#### Records to process
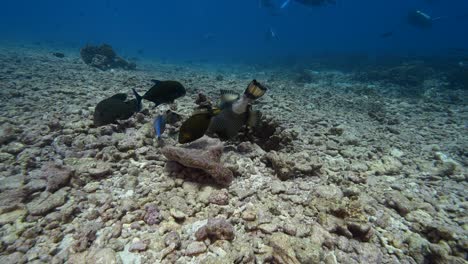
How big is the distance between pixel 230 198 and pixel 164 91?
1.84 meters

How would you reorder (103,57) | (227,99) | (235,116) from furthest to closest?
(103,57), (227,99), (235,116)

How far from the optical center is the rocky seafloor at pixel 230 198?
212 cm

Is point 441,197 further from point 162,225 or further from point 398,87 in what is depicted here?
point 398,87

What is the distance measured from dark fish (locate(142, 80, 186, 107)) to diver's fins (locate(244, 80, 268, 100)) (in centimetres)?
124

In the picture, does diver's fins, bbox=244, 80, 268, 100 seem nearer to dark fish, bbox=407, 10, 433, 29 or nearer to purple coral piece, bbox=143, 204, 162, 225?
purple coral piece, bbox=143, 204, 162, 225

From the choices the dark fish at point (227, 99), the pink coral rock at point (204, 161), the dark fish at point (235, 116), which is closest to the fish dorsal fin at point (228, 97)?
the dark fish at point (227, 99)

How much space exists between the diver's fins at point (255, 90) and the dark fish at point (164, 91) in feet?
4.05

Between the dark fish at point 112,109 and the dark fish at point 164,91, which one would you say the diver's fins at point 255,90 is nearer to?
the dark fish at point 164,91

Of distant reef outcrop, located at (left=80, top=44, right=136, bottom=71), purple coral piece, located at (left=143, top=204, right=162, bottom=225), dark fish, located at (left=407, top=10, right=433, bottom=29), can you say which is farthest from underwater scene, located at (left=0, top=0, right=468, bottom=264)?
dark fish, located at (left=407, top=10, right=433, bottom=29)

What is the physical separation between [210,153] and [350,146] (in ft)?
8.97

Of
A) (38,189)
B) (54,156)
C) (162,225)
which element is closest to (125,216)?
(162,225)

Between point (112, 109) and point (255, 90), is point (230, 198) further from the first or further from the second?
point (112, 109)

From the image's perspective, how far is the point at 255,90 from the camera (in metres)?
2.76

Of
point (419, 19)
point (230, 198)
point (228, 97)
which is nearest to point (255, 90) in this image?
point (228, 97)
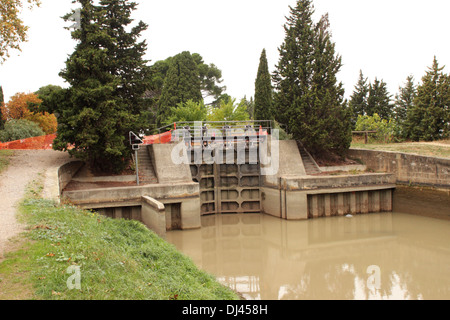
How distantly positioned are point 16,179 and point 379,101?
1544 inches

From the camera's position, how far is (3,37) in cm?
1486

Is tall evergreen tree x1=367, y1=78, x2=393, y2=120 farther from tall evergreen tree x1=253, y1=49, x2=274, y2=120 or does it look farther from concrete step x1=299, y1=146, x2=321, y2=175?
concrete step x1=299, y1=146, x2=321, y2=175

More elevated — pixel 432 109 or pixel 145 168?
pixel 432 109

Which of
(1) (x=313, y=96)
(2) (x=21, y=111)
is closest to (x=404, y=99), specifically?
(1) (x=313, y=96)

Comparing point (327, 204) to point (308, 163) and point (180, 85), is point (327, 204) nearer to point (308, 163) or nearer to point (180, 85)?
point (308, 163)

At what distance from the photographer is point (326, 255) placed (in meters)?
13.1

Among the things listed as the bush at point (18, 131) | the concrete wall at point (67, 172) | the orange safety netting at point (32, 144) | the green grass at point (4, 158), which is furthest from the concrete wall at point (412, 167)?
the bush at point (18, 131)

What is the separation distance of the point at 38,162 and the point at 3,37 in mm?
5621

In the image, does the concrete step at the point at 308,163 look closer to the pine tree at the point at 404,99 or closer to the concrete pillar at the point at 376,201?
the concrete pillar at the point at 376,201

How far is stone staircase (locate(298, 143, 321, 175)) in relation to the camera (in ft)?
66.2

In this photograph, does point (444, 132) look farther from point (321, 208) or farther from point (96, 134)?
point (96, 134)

...

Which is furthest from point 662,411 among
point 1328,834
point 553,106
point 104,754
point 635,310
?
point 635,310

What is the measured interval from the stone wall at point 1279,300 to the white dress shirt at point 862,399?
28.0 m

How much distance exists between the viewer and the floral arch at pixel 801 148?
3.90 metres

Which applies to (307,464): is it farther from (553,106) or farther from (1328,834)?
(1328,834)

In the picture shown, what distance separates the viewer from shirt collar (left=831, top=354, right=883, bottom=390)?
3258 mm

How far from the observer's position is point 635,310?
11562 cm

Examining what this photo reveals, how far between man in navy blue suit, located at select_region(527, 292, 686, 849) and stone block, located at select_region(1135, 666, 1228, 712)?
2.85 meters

#### What you need to do
Reproduce the entries, starting with the line that contains "How far from the observer's" and going on through the line that contains "2.85 meters". Change "stone block" to "granite block" and keep everything else the same.

#### Response to this task
How far from the observer's position is point 635,310?
11562 cm

Examining what this photo reveals, how far between man in navy blue suit, located at select_region(527, 292, 686, 849) and granite block, located at select_region(1135, 666, 1228, 712)?
2.85 meters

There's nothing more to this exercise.